>> BEGIN
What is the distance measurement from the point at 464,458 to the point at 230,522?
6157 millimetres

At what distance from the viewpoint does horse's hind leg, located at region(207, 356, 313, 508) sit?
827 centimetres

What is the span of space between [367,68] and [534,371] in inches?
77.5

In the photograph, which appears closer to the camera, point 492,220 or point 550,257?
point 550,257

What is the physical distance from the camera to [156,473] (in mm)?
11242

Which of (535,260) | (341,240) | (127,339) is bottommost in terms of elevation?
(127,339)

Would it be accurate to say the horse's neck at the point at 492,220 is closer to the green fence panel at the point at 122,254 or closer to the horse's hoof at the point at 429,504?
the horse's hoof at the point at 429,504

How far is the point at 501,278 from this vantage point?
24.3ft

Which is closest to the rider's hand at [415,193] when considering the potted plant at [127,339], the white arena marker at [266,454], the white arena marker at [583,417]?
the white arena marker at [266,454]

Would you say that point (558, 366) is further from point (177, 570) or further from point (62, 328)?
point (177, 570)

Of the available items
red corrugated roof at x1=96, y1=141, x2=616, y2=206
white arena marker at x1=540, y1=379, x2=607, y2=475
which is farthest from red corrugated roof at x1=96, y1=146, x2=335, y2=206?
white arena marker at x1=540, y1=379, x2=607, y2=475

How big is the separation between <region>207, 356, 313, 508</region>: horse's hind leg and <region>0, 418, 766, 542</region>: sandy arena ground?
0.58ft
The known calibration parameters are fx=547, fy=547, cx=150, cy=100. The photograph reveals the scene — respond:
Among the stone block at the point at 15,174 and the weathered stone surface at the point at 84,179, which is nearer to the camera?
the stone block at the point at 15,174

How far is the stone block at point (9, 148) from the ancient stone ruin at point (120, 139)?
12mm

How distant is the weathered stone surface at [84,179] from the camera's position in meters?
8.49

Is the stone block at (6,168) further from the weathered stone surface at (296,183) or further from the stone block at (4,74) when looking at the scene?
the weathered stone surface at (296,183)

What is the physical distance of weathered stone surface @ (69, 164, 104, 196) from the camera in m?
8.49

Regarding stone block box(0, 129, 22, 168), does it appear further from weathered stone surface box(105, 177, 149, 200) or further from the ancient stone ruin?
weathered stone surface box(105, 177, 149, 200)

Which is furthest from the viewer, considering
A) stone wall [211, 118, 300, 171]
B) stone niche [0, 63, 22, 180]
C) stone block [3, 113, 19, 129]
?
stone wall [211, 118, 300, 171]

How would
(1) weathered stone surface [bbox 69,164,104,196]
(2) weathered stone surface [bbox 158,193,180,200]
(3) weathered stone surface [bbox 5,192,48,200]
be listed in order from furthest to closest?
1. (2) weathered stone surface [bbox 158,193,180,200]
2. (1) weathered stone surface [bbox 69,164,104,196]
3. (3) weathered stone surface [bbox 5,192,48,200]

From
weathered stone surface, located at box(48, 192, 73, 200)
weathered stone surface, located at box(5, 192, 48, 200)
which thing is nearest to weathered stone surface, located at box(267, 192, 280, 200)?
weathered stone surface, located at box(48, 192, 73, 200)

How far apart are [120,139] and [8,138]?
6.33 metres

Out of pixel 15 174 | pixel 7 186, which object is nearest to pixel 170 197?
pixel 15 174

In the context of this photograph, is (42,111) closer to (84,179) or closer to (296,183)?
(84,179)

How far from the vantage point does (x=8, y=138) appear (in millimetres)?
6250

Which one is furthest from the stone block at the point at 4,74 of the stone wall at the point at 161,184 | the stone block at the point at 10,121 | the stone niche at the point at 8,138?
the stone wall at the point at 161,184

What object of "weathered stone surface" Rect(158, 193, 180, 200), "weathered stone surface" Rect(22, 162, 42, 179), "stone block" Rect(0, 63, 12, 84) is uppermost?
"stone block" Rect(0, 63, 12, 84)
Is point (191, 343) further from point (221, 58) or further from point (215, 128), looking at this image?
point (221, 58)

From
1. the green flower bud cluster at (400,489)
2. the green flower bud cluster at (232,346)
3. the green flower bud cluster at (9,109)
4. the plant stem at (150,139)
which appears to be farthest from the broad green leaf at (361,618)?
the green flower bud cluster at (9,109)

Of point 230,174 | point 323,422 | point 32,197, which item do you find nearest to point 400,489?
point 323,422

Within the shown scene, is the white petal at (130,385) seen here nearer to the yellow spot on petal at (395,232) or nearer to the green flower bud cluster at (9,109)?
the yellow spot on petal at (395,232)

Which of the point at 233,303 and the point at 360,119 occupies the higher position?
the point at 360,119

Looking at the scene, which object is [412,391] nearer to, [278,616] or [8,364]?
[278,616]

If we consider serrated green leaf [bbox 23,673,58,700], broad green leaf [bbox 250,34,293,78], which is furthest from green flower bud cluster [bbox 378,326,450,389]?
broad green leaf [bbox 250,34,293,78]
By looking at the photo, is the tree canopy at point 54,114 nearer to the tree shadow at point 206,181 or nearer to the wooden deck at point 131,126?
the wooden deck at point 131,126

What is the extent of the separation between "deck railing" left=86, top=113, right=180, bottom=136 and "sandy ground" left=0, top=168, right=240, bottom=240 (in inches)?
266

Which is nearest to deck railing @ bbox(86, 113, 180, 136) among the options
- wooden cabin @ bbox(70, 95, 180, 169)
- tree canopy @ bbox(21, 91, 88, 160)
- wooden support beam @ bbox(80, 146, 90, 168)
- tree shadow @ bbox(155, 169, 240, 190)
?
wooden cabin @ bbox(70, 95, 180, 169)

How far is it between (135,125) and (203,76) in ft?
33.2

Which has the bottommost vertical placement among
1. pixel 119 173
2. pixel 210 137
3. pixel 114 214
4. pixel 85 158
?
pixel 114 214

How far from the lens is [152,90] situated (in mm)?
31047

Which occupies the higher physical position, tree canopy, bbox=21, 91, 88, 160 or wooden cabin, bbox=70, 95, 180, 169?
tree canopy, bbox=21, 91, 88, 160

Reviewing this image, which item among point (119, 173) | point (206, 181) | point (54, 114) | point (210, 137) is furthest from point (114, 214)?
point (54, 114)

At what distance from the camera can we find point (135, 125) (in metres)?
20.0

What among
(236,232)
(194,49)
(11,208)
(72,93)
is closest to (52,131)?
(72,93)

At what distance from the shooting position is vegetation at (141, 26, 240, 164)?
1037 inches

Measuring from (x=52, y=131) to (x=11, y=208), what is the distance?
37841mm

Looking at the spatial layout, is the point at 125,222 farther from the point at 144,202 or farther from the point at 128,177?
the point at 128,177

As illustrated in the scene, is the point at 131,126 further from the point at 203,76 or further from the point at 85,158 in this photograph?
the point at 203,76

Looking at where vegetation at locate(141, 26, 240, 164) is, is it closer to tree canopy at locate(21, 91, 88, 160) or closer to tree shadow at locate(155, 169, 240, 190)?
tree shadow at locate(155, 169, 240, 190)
>> END
WHAT TO WORK ON >> From the line containing "If we consider" through the final line of the listing above, retype every line exactly; leave out everything else.

EXPECTED ANSWER >>
If we consider serrated green leaf [bbox 23,673,58,700], broad green leaf [bbox 250,34,293,78], which is furthest from green flower bud cluster [bbox 378,326,450,389]?
broad green leaf [bbox 250,34,293,78]
By looking at the photo, is the tree canopy at point 54,114 nearer to the tree shadow at point 206,181 or nearer to the wooden deck at point 131,126?
the wooden deck at point 131,126

What is the extent of the separation between "deck railing" left=86, top=113, right=180, bottom=136 and "sandy ground" left=0, top=168, right=240, bottom=240 (in inches)?
266

Which is nearest to deck railing @ bbox(86, 113, 180, 136) among the options
- wooden cabin @ bbox(70, 95, 180, 169)
- tree canopy @ bbox(21, 91, 88, 160)
- wooden support beam @ bbox(80, 146, 90, 168)
- tree shadow @ bbox(155, 169, 240, 190)
?
wooden cabin @ bbox(70, 95, 180, 169)

How far is it between (135,125) and (203,76) in ft?
33.2

Which has the bottommost vertical placement among
1. pixel 119 173
2. pixel 210 137
3. pixel 114 214
4. pixel 85 158
?
pixel 114 214

How far from the lens is [152,90] situated (in mm)?
31047

Which occupies the higher physical position, tree canopy, bbox=21, 91, 88, 160 or wooden cabin, bbox=70, 95, 180, 169?
tree canopy, bbox=21, 91, 88, 160

Reviewing this image, which item among point (119, 173) | point (206, 181) | point (54, 114) | point (210, 137) is furthest from point (114, 214)?
point (54, 114)

At what distance from the camera can we find point (135, 125) (in metres)?
20.0

What among
(236,232)
(194,49)
(11,208)
(72,93)
is closest to (52,131)?
(72,93)

At what distance from the shooting position is vegetation at (141, 26, 240, 164)?
1037 inches

Measuring from (x=52, y=131) to (x=11, y=208), what is the distance?
37841mm

Looking at the spatial layout, is the point at 125,222 farther from the point at 144,202 or farther from the point at 128,177?
the point at 128,177

As illustrated in the scene, is the point at 131,126 further from the point at 203,76 or further from the point at 85,158 in this photograph?
the point at 203,76

Looking at where vegetation at locate(141, 26, 240, 164) is, is it closer to tree canopy at locate(21, 91, 88, 160) or closer to tree shadow at locate(155, 169, 240, 190)?
tree shadow at locate(155, 169, 240, 190)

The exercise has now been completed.